Department of Surgery, The University of Hong Kong, Queen Mary Hospital, Hong Kong SAR, China.
J Pediatr Surg. 2010 Dec;45(12):2412-8. doi: 10.1016/j.jpedsurg.2010.08.044.
Long-term total parenteral nutrition (TPN) in children is often complicated by parental nutrition-associated liver disease and may even lead to liver failure. Recently, the addition of ω-3 fatty acids to TPN has been shown to reduce the risk of parental nutrition-associated liver disease. The purpose of this study was to explore the anti-inflammatory effects of ω-3 fatty acids (eicosapentaenoic acid [EPA]) to demonstrate the protection of the liver against hepatic steatosis and damage.
Lipopolysaccharide (LPS) and prostaglandin E(2) (PGE(2)) were used to stimulate human macrophages and hepatocytes (THLE-3) to induce in vitro inflammatory condition. The cells were then incubated with either ω-3 (EPA) or ω-6 (arachidonic acid) fatty acids. Supernatants were collected at different time points for the measurement of tumor necrosis factor α (TNF-α), interleukin 6 (IL-6), and interleukin 10 (IL-10) using enzyme-linked immunosorbent assay. Furthermore, pretreated macrophages by LPS stimulation and after incubation with EPA were added to prestimulated hepatocytes for the subsequent measurement of cytokine response.
Eicosapentaenoic acid effectively reduced LPS-induced or PGE(2)-induced TNF-α and IL-6 expression, and increased IL-10 expression significantly when compared with arachidonic acid. Furthermore, supernatant collected after co-culturing EPA with macrophages also suppressed the levels of TNF-α and IL-6 in hepatocytes. This would suggest that EPA not only had an anti-inflammatory effect on macrophages and hepatocytes directly, it could indirectly reduce hepatocyte inflammation through activated macrophages.

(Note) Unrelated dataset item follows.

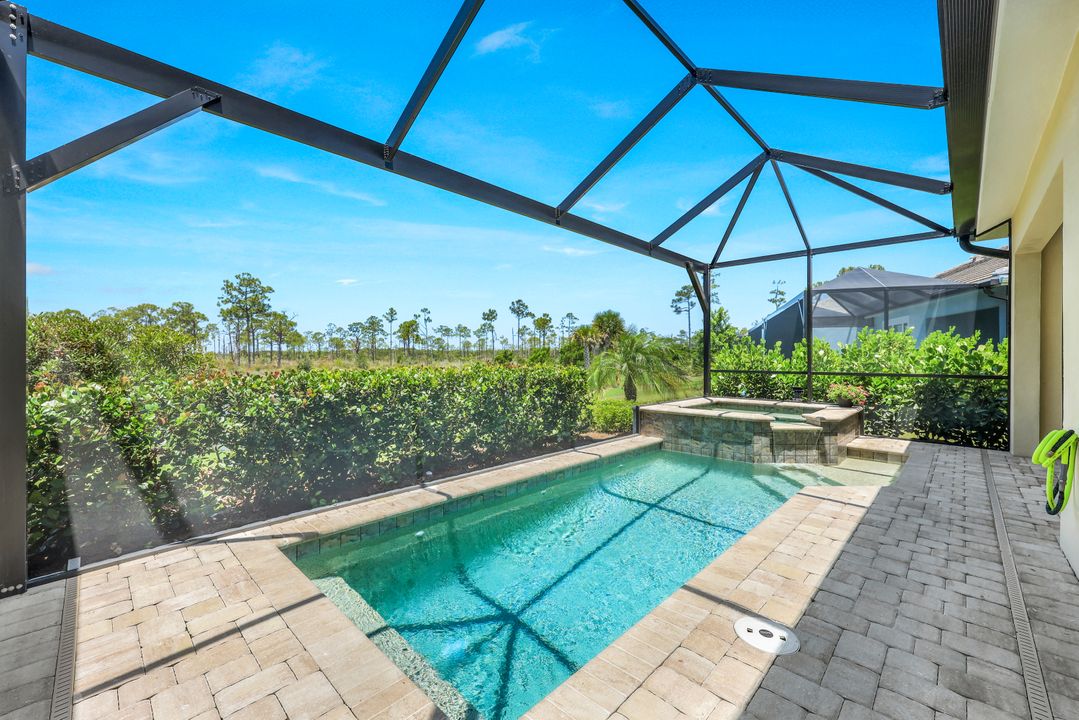 6367 Negril Isle Dr, Naples, FL 34113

The addition of ω-3 fatty acids in TPN suppresses the inflammatory response via direct and indirect routes. The findings may help explain the clinical benefits of EPA in pediatric patients receiving long-term TPN.
儿童长期全胃肠外营养(TPN)常并发与肠外营养相关的肝病,甚至可能导致肝功能衰竭。最近,TPN 中添加ω-3 脂肪酸已被证明可降低与肠外营养相关的肝病风险。本研究旨在探讨 ω-3 脂肪酸(二十碳五烯酸[EPA])的抗炎作用,以证明其对肝脂肪变性和损伤的保护作用。

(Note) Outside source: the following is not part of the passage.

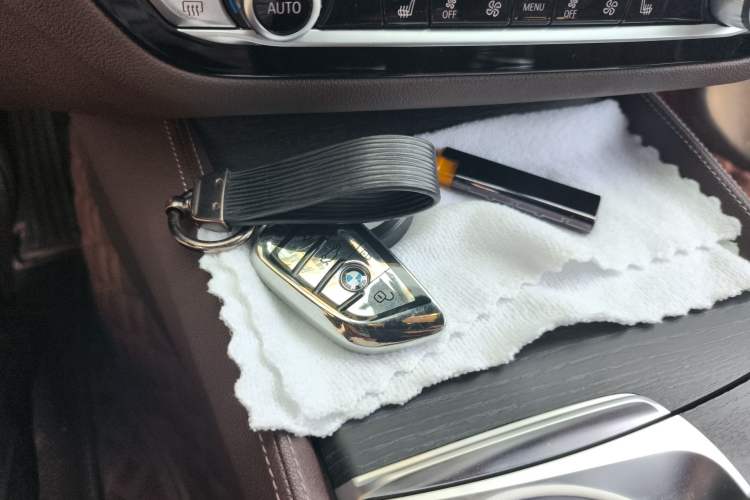 Used BMW 5 Series 2021 530Li Leading Model M Sport Package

使用脂多糖(LPS)和前列腺素 E(2)(PGE(2))刺激人巨噬细胞和肝细胞(THLE-3),诱导体外炎症状态。然后,将细胞分别与 ω-3(EPA)或 ω-6(花生四烯酸)脂肪酸孵育。在不同时间点收集上清液,通过酶联免疫吸附试验测量肿瘤坏死因子 α(TNF-α)、白细胞介素 6(IL-6)和白细胞介素 10(IL-10)。此外,用 LPS 刺激巨噬细胞,然后用 EPA 预处理,加入预先刺激的肝细胞,以测量随后的细胞因子反应。
与花生四烯酸相比,二十碳五烯酸可有效降低 LPS 诱导或 PGE(2)诱导的 TNF-α和 IL-6 的表达,并显著增加 IL-10 的表达。此外,收集 EPA 与巨噬细胞共培养后的上清液也可抑制 TNF-α和 IL-6 在肝细胞中的水平。这表明 EPA 不仅对巨噬细胞和肝细胞有直接的抗炎作用,还可以通过激活的巨噬细胞间接减少肝细胞的炎症反应。
TPN 中添加 ω-3 脂肪酸通过直接和间接途径抑制炎症反应。这些发现可能有助于解释 EPA 在接受长期 TPN 的儿科患者中的临床益处。